By Shelley Decoste
I am leading a campaign to change the word “disability” to “diversability”. The reason behind changing the name is to make a positive twist on a word that can have negative implications. The word “disabilities” is associated with the past and people’s negative experiences with institutions. I am looking to change the word to “diversabilities” because these institutions are now closed and I want to focus instead on the abilities of people now and in the future. People with diversabilities do not want to be a burden to society, but instead want to be contributors and participants in society.
I hated growing up being labeled as a disabled person. I couldn’t figure out why people were labeling me because there were so many things I could do. I started hearing the word diversity in other places and conversations and when I looked it up in the dictionary the definition seemed like a much more logical explanation to describe what people who have been labeled can do. It seems that everybody gets hung up on the “dis” part of the word and I want to change it to be more positive. Imagine when someone like me goes and applies for a job. If I said I had a “diversability” instead of a “disability”, maybe it would be easier for the employer to think about accommodations. If you look at other groups who have advocated for changing language that isn’t respectful, they are now seen in a more positive way.

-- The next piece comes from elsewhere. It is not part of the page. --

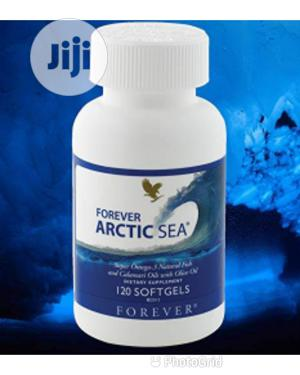 Forever Artic Sea for Heart,Brain, Joint,Reduces Cholesterol   Vitamins & Supplements for sale in Lagos State, Ikeja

I have been using the word for about 10 years now. For a little while it was weird because I always had to explain it. But when I stop and tell people why I use the word “diversability” they start to think about how they talk and most of the time they say, “Of course! That makes sense.” It gets everybody thinking differently. It’s so cool when I say “diversability” in a room and within minutes it’s going around and makes it back to me. That’s what I imagine can happen across the province and maybe even the country if we all work together.
I have begun work as an Inspirational Speaker, presenting at various committee meetings, conferences and gatherings on “Diversability” across the Province. I am committed to making this a Self-Advocate-led campaign welcoming as many allies and supporters as possible. Please contact me if you’d like to help sponsor promotional materials or if you’d like me to make a presentation in your community.
I strongly believe that the adoption of this word will give back the power to all people with diversabilities. I am hoping to make this into an ongoing campaign, with my ultimate goal being that “diversability” will become the Word of the Year in 2013.